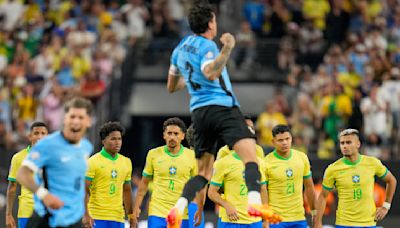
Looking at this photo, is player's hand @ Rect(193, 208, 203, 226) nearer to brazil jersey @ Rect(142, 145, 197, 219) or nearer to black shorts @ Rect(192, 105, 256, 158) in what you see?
brazil jersey @ Rect(142, 145, 197, 219)

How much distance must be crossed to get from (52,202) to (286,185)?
18.8 ft

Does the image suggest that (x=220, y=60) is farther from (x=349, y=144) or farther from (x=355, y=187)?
(x=355, y=187)

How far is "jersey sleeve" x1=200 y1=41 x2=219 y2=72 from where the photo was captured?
11859 millimetres

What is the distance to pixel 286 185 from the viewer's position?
15844mm

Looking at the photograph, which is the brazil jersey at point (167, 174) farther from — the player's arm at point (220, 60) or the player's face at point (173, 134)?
the player's arm at point (220, 60)

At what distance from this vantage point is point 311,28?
26.8m

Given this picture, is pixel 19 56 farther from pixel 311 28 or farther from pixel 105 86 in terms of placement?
pixel 311 28

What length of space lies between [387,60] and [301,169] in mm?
9140

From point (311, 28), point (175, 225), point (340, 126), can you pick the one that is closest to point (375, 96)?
point (340, 126)

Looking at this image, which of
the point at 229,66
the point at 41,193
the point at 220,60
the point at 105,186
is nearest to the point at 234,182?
the point at 105,186

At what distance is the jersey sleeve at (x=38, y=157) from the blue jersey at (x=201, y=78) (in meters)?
1.86

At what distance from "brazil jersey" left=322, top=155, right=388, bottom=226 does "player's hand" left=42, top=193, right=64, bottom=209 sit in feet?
19.0

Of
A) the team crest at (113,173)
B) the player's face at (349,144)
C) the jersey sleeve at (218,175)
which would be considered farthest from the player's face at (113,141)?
the player's face at (349,144)

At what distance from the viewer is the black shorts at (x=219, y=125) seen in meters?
11.9
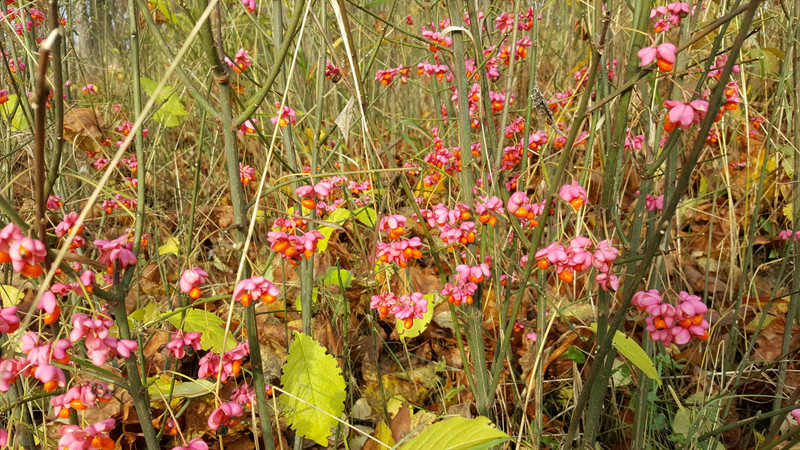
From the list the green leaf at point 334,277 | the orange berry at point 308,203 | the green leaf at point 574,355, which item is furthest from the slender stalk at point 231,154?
the green leaf at point 574,355

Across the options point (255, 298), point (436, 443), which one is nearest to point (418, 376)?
point (436, 443)

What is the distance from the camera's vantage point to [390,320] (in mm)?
2182

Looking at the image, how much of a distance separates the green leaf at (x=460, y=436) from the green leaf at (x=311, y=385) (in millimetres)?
416

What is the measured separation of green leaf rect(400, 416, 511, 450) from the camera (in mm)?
895

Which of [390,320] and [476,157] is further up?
[476,157]

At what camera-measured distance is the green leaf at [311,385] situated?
4.58 ft

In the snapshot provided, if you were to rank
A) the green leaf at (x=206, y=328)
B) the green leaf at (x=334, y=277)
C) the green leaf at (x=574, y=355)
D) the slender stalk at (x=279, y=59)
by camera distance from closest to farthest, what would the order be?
the slender stalk at (x=279, y=59) → the green leaf at (x=206, y=328) → the green leaf at (x=574, y=355) → the green leaf at (x=334, y=277)

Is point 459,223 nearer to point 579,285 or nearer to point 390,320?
point 390,320

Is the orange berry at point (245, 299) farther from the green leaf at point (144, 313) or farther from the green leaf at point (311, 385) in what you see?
the green leaf at point (144, 313)

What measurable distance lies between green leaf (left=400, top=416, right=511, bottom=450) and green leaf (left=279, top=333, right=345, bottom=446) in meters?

Your task:
Copy all of the data above word for word, leaving out the pictures.

Exercise output:
Looking at this photo, is player's hand @ Rect(193, 208, 203, 226) nearer to brazil jersey @ Rect(142, 145, 197, 219) or nearer to black shorts @ Rect(192, 105, 256, 158) in what you see?
brazil jersey @ Rect(142, 145, 197, 219)

How much distance must be crossed to get from (52,202) to (286,185)?
18.8 ft

Does the image suggest that (x=220, y=60) is farther from (x=349, y=144) or farther from (x=355, y=187)?
(x=355, y=187)

How far is "jersey sleeve" x1=200 y1=41 x2=219 y2=72 from where the photo was captured?
11859 millimetres

What is the distance to pixel 286 185 from the viewer's position?
15844mm

Looking at the photograph, which is the brazil jersey at point (167, 174) farther from — the player's arm at point (220, 60) or the player's face at point (173, 134)?
the player's arm at point (220, 60)

At what distance from this vantage point is point 311,28?
26.8m

Given this picture, is pixel 19 56 farther from pixel 311 28 or farther from pixel 105 86 in terms of placement?
pixel 311 28

What length of space lies between [387,60] and [301,169] in mm?
9140

From point (311, 28), point (175, 225), point (340, 126), can you pick the one that is closest to point (375, 96)?
point (340, 126)

Looking at this image, which of
the point at 229,66
the point at 41,193
the point at 220,60
the point at 105,186
is nearest to the point at 234,182?
the point at 105,186

At what distance is the jersey sleeve at (x=38, y=157) from the blue jersey at (x=201, y=78) (in meters)?
1.86

At what distance from "brazil jersey" left=322, top=155, right=388, bottom=226 does "player's hand" left=42, top=193, right=64, bottom=209 sit in feet?
19.0

Of
A) the team crest at (113,173)
B) the player's face at (349,144)
C) the jersey sleeve at (218,175)
which would be considered farthest from the player's face at (113,141)?
the player's face at (349,144)

At what distance from the viewer is the black shorts at (x=219, y=125) seen in meters?
11.9
From the list the green leaf at point 334,277 | the orange berry at point 308,203 | the green leaf at point 574,355, which item is furthest from the slender stalk at point 231,154?
the green leaf at point 574,355

Across the options point (255, 298), point (436, 443), which one is nearest to point (418, 376)?
point (436, 443)

What is the distance from the camera's vantage point to [390,320] (in mm)?
2182

Looking at the image, how much of a distance separates the green leaf at (x=460, y=436) from the green leaf at (x=311, y=385) (in millimetres)?
416

What is the measured separation of green leaf rect(400, 416, 511, 450) from the camera (in mm)?
895

Which of [390,320] and [476,157] is further up?
[476,157]

At what camera-measured distance is the green leaf at [311,385] situated?
4.58 ft

In the snapshot provided, if you were to rank
A) the green leaf at (x=206, y=328)
B) the green leaf at (x=334, y=277)
C) the green leaf at (x=574, y=355)
D) the slender stalk at (x=279, y=59)
by camera distance from closest to farthest, what would the order be?
the slender stalk at (x=279, y=59) → the green leaf at (x=206, y=328) → the green leaf at (x=574, y=355) → the green leaf at (x=334, y=277)

Is point 459,223 nearer to point 579,285 or nearer to point 390,320?
point 390,320

Is the orange berry at point (245, 299) farther from the green leaf at point (144, 313) or farther from the green leaf at point (311, 385) in what you see?
the green leaf at point (144, 313)

What measurable distance lies between green leaf (left=400, top=416, right=511, bottom=450) and green leaf (left=279, top=333, right=345, bottom=446) in meters?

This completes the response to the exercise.